To tide you over, take a look at the companies you're interested in and look at dividends. Do they pay dividends? A dividend is a sum of money paid, usually quarterly, by a company to shareholders out of its profits or reserve money. If you invest in a company that does pay dividends, you'll reap the benefits while you're waiting for everyone else to notice that the stock is a worthy purchase and subsequently becomes overvalued.

If you are right, your predicted outcome will take forever to reveal itself — maybe even longer than you think. Your waiting game can last a long time.

Be Greedy When Others Are Fearful

It's perhaps the most famous cornerstone of contrarian investing: Be greedy when others are fearful. When did following the herd benefit you at all — in life and in investing? Best to go your own way.

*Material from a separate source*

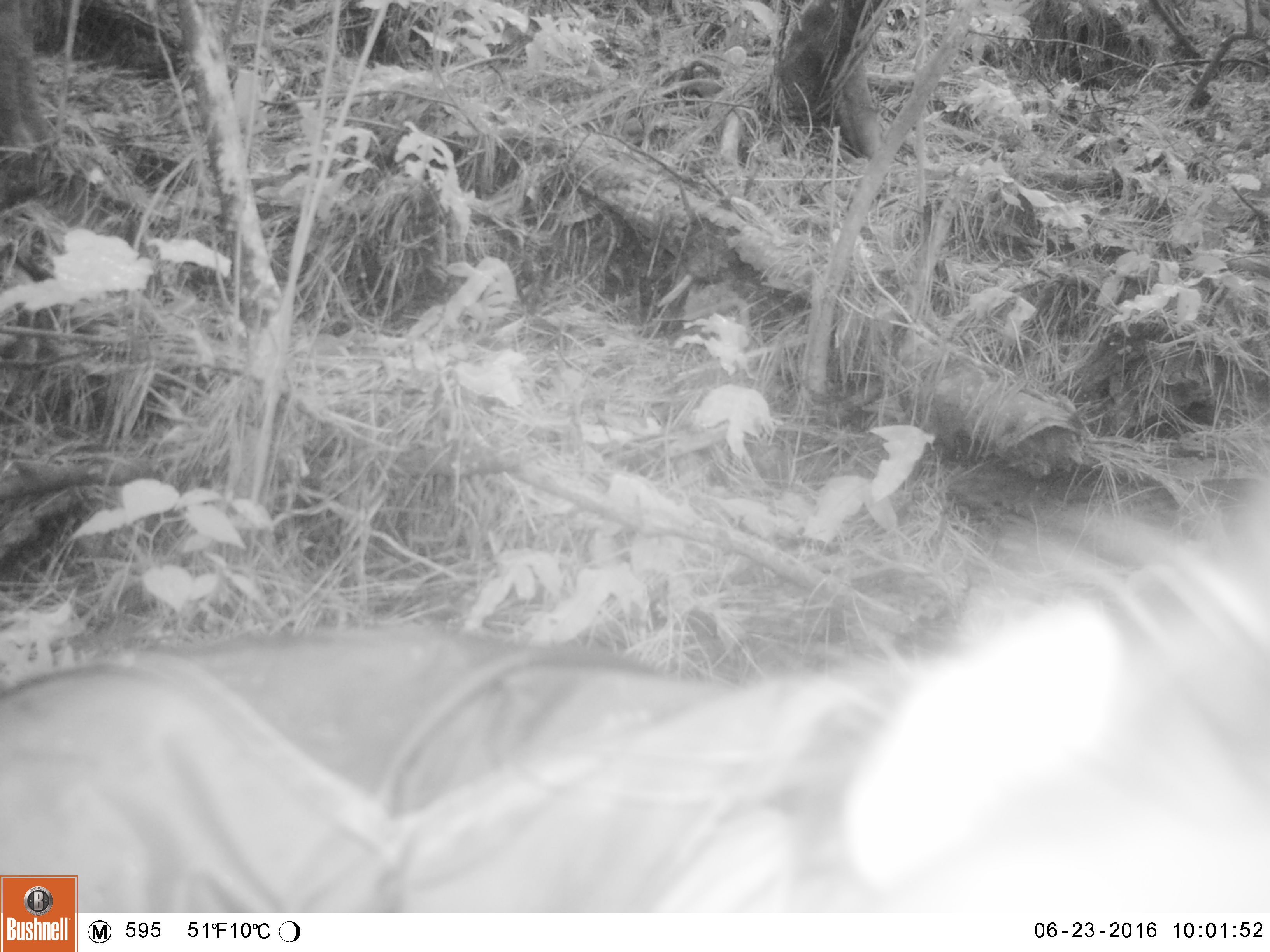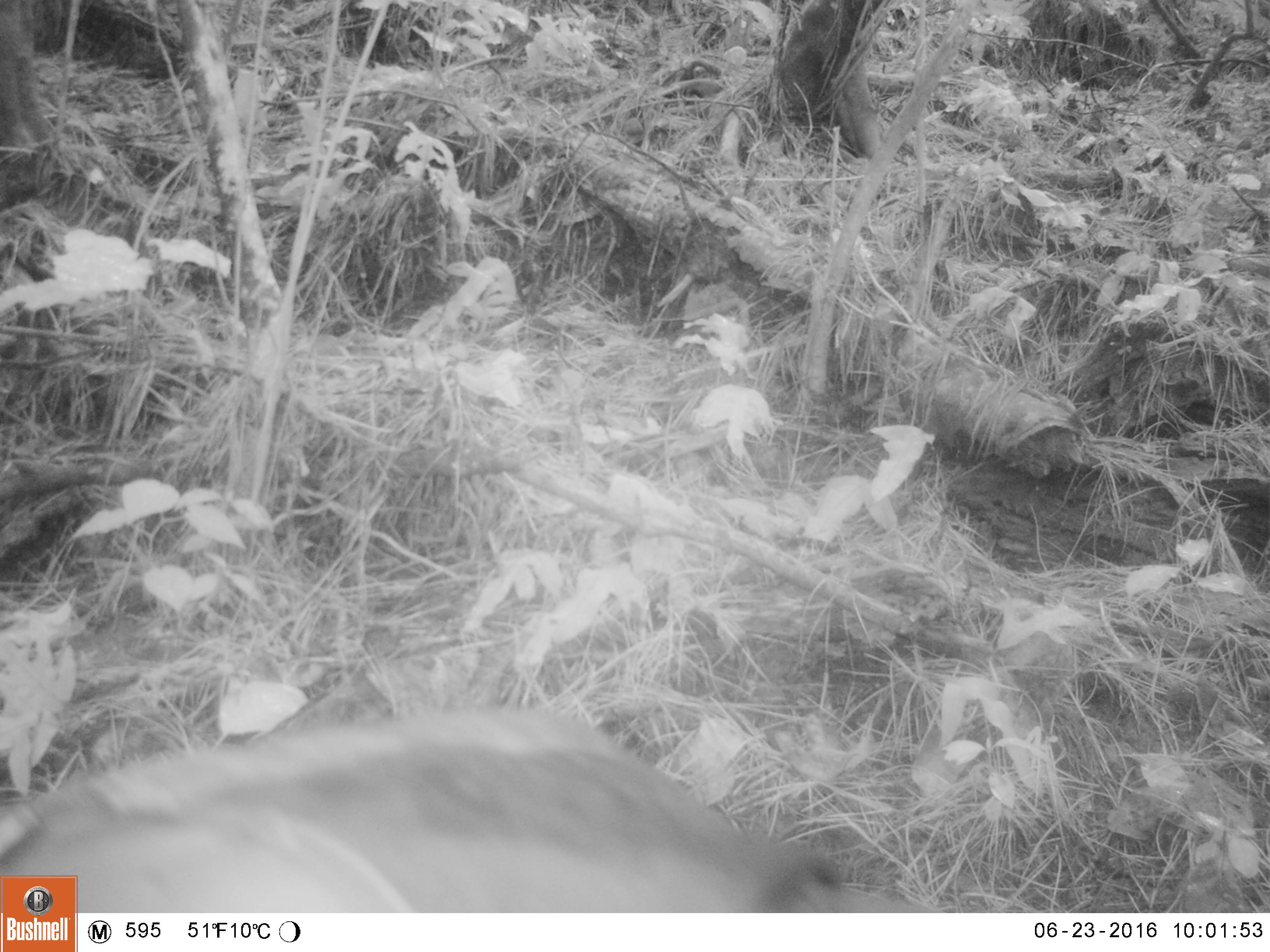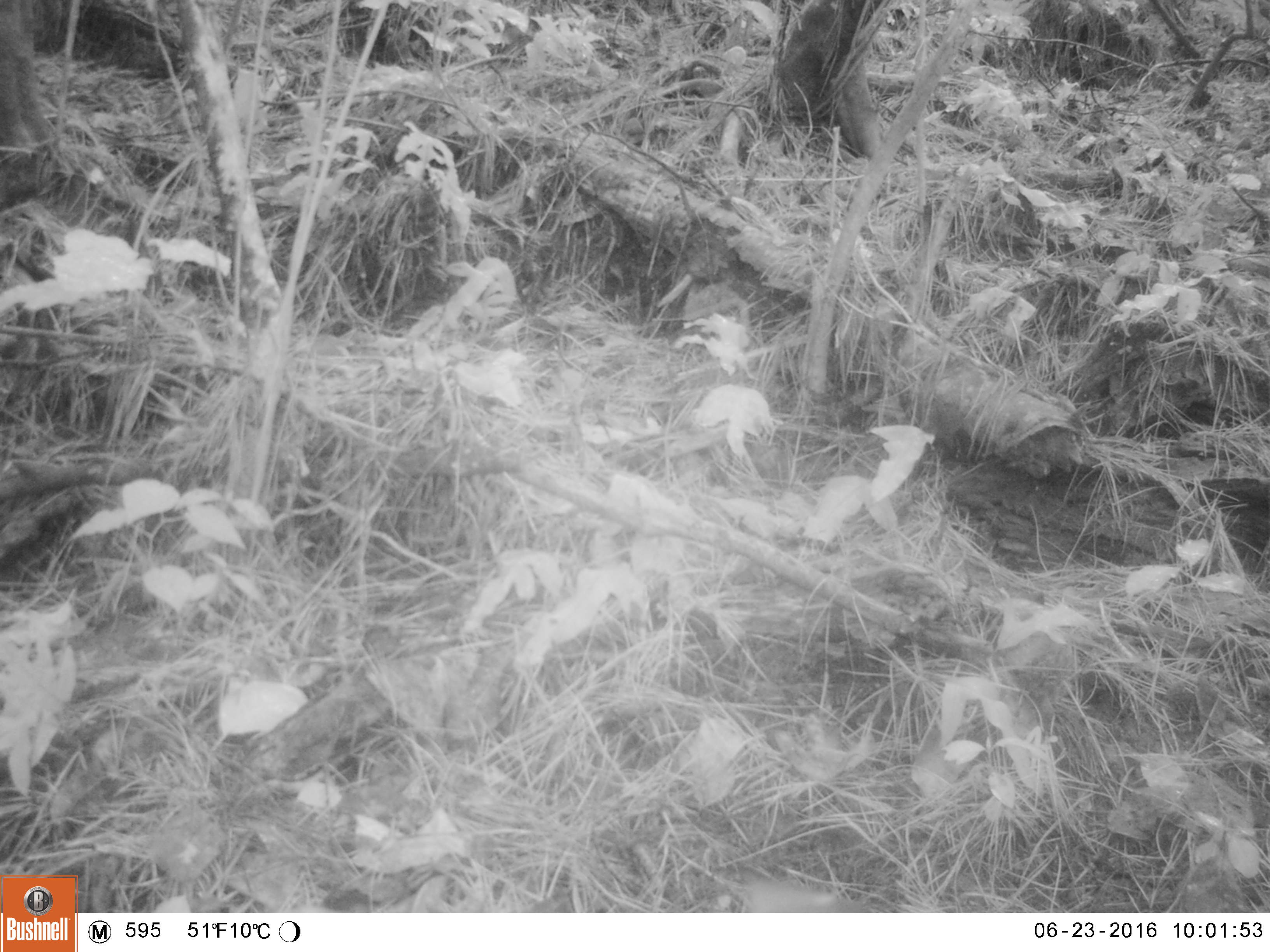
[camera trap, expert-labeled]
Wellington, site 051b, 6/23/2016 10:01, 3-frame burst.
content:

Developing a thorough understanding of contrarian investing can do wonders for your portfolio in the long run. Unfortunately, contrarian investing can be a lonely road, because others may neither understand nor appreciate the methods you've adopted. Friends, family and co-workers simply may not share your investment strategy or see the risks and returns how you see them. At the worst, they may make fun of you — "Why would you invest in that company?"

If you can stomach all the variables and have a huge hunch that you're right, why not take it? A healthy dose of skepticism is the contrarian's bread and butter.

Ready to adopt this investment strategy in 2022? Good for you, but do your research.